5. Beirut Daily Star says Islam would never condone the acts of barbarity in Mumbai.

"The atrocity that occurred on the streets of Mumbai will unfortunately add to the pressures that ordinary Muslims around the world must face in this age of the global "war on terrorism." There will be those who will point to the attacks as "proof" that Islam is part and parcel with intolerance and barbarity. Muslims will again be forced to correct the ignorance that assumes the worst about Islam by ignoring a simple truth: that no religion in the world would condone such acts of depravity, least of all Islam."

 6. The Mail & Guardian in South Africa says it is an attack on globalised India and "on all of us".

"This was not just an attack on the India that continues to face off with Pakistan over the future of Kashmir or with the Maharashtran Hindu chauvinists who have in the past orchestrated pogroms against Muslims. It was an attack on globalised India, which is to say an attack on the world we all live in now, a world where rich countries are increasingly dependent on goods and services produced in developing countries, where new flows of trade, capital and ideas are radically altering social relations, for better and for worse.

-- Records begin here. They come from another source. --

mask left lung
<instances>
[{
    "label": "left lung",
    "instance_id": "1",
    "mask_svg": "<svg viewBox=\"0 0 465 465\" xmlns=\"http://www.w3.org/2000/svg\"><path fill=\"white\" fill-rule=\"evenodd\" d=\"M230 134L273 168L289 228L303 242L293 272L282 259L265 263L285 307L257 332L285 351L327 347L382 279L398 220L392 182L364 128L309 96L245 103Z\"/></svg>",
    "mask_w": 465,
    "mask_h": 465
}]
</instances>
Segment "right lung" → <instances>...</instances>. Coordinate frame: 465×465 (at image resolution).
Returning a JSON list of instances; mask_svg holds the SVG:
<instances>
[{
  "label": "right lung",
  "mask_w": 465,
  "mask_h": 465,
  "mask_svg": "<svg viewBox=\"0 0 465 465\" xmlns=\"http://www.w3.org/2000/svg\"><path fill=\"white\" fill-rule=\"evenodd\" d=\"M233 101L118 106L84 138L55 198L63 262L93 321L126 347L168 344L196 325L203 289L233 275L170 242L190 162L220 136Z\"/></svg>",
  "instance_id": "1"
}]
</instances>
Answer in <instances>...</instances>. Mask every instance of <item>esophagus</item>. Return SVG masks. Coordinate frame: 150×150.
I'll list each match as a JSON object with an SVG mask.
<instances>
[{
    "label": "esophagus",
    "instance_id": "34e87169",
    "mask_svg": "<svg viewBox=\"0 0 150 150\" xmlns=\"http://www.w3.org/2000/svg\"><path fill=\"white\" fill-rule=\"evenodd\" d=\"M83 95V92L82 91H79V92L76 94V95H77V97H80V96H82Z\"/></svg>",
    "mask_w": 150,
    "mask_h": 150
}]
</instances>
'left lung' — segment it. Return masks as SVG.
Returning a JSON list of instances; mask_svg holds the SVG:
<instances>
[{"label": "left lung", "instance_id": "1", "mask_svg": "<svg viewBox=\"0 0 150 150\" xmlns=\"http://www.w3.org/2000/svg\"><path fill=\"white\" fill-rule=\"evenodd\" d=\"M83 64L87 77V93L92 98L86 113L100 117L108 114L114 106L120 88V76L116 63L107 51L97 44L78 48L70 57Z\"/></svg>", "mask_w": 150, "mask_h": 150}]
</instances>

To see these attacks simply as products of India's long war with Pakistan or its internal divisions would be a disastrous oversimplification. They are attacks on all of us. That realisation should not only deepen our anger and sadness, it should remind us too that the project of combating terrorism and its roots is not just for American imperialists, it is a global imperative that is desperately in need of new and more effective solutions."

8. Der Spiegel has not written its editorial as yet. But Gregor Peter Scmitz writes from Washington that the terror attack is Barack Obama's first test.

"The crisis could be Obama's first big foreign policy test. The world is going to dissect his response."

9. The Sydney Morning Herald calls for solidarity with India.

".. this week's atrocity bears the hallmarks of the global jihad that brought us the September 11, 2001 attacks and the Bali, London and Madrid bombings. Targets included transport infrastructure, five-star hotels and restaurants frequented by westerners, as well as a Jewish centre. The assailants were young men, heavily armed and well trained. It is not yet known if they were imported for this purpose or were home-grown terrorists. India has known both in the 62 years since independence. At times, Pakistan has done its best to pour fuel on India's internal fires, and India's Prime Minister, Manmohan Singh, has been quick to warn of serious consequences if the latest attacks are linked to neighbouring countries

"It is to be hoped that a rush to judgment - egged on by India's highly competitive news media - will be avoided."

 10. Canada's National Post too takes the ridiculous "root-causes" line, but points fingers at Pakistan and Bangladesh as well.

"Among India's one billion inhabitants are nearly 140 million Muslims, many of whom feel politically and economically disenfranchised. Some, especially in the majority-Muslim state of Kashmir, share the radicalized agenda of Islamist terrorist groups in neighbouring countries. With Muslim Pakistan and Muslim Bangladesh bookending India -- both nations full of groups with axes to grind against the government in New Delhi -- a likely scenario is that local terrorists, urged on and financed by foreign elements, were behind Wednesday's killings."